FOR any Game of Thrones fans missing the sight of Kit Harrington holding a sword and looking moody, BBC One’s timely new drama will come as sweet relief.
Telling the story of the 1605 Catholic plot to assassinate King James and blow up the Palace of Westminster during the state opening of Parliament, Harrington plays Robert Catesby, the leader of the plotters in a role he was literally born to play, being a direct descendant of the nobleman.
An impressively tense start to the action sees Mass being celebrated at a Catholic family’s manor house in Warwickshire before the King’s men arrive, prompting priests being bundled into chests and behind wardrobes.
The scene reminded me of the start of Quentin Tarantino’s Inglorious Basterds as we watch the dastardly Sir William Wade (Shane Dooley) question Catesby and a defiant Lady Dorothy (Sian Webber) as the quivering priests hide in their holes.

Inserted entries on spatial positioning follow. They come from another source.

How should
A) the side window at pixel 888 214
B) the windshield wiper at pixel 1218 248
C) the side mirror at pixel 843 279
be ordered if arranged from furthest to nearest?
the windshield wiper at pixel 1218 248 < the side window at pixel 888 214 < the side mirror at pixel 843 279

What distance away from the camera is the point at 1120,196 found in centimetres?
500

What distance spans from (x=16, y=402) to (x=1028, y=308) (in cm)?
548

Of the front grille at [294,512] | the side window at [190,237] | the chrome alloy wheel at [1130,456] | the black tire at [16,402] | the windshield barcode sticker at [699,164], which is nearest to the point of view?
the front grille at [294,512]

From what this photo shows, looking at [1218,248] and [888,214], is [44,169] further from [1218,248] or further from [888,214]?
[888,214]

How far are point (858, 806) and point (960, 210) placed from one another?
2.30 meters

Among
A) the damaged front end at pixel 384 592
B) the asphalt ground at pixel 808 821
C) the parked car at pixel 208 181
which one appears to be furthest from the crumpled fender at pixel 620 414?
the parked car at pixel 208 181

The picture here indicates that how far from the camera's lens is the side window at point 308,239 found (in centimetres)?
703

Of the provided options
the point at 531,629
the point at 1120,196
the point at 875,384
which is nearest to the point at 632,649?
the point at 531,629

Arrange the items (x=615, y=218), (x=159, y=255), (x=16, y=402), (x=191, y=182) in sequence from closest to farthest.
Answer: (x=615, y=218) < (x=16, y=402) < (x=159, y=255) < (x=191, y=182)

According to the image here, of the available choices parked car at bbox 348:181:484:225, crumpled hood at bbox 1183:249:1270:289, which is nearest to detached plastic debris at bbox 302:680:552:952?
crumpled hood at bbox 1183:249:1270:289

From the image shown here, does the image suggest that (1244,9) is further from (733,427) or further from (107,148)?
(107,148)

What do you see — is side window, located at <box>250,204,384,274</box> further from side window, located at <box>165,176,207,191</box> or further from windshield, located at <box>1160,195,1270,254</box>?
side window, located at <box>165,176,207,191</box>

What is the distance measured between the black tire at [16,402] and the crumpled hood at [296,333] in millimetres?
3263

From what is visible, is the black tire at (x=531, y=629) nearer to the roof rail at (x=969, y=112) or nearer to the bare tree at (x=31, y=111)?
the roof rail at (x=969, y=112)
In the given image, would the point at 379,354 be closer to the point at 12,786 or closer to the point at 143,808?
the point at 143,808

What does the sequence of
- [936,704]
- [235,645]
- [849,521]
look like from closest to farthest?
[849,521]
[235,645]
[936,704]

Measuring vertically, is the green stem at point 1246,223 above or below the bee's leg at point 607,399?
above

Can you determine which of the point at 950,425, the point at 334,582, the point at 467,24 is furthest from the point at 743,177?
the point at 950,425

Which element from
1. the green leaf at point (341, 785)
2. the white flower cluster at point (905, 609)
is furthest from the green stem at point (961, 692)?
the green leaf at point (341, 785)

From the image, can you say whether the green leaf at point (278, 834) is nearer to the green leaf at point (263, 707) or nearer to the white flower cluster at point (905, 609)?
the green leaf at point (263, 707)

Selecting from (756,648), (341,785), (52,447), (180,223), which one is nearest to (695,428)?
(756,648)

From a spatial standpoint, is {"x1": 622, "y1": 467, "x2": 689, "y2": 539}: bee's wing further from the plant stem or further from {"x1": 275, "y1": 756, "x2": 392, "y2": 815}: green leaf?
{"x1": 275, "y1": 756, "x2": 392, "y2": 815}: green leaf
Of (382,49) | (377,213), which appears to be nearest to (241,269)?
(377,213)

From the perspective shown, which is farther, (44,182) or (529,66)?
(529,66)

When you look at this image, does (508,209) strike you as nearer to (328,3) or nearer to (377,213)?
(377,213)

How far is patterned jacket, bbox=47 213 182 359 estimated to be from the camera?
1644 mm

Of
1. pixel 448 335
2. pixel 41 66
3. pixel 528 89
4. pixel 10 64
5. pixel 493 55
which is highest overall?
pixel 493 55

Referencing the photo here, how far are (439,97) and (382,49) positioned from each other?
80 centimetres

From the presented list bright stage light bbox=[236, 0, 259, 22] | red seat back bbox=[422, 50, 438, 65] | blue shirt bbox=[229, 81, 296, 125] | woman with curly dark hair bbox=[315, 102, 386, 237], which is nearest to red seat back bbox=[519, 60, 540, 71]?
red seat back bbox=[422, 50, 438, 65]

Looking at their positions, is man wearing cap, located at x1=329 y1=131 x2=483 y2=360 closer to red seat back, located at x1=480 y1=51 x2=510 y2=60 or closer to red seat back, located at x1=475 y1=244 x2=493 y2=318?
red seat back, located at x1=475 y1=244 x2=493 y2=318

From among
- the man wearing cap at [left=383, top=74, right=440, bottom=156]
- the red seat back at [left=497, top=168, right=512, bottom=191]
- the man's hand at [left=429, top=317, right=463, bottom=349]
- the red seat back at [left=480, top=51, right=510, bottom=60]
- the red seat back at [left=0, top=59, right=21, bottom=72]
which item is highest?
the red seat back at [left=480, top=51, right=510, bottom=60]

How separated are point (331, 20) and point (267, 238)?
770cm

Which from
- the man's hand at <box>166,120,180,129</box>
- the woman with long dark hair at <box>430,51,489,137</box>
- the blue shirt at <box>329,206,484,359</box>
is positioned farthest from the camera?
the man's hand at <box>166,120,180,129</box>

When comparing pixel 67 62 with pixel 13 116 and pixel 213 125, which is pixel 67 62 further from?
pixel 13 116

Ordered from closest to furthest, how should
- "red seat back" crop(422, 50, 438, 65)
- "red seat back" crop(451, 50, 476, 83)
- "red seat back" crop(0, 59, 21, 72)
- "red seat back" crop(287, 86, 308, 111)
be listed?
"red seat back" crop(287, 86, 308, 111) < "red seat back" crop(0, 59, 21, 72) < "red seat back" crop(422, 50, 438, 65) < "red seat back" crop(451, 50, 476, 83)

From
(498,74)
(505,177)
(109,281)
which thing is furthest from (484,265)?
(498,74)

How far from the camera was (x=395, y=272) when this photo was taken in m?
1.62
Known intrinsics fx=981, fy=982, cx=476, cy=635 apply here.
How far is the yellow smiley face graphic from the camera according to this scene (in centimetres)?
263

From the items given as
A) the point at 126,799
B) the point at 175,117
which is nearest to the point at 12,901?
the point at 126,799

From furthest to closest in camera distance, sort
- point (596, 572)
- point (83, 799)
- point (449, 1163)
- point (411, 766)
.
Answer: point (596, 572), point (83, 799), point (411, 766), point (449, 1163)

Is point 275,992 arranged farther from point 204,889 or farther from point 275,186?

Eventually one, Father Daniel, is uncovered and the recriminations are shocking in the extreme.
The complaints received by the BBC over the graphic depiction of the executions which follow are unsurprising but perhaps the likes of Games of Thrones have raised the bar when it comes to on screen torture.
While that series has shown castration, beheadings and fiery dragon deaths, here we saw poor Dorothy stripped naked and crushed by loading weights onto a board she was placed underneath.
Father Daniel meanwhile is hung, disembowelled and hacked to pieces with no scrimping on the detail. It was an uncomfortable piece of television but at no time did it feel gratuitous – bloody executions were commonplace at the time, so why not show history as it happened?
From then on we’re introduced to the other main players in the plot and those determined to stop them.
Mark Gatiss is in danger of becoming typecast playing underhand officials but that’s because he is so good at it.
His secretary of state Robert Cecil is sinister in the extreme as he gently persuades the camp King James (Derek Riddell) that every Catholic is out to get him with the help of a good looking courtier or two.
Guy Fawkes’ violent entrance at the end of this episode promises that the gore count is far from over and that there’s more fireworks to come. We may know how it ends but Gunpowder looks sure to be as explosive as any Bonfire Night.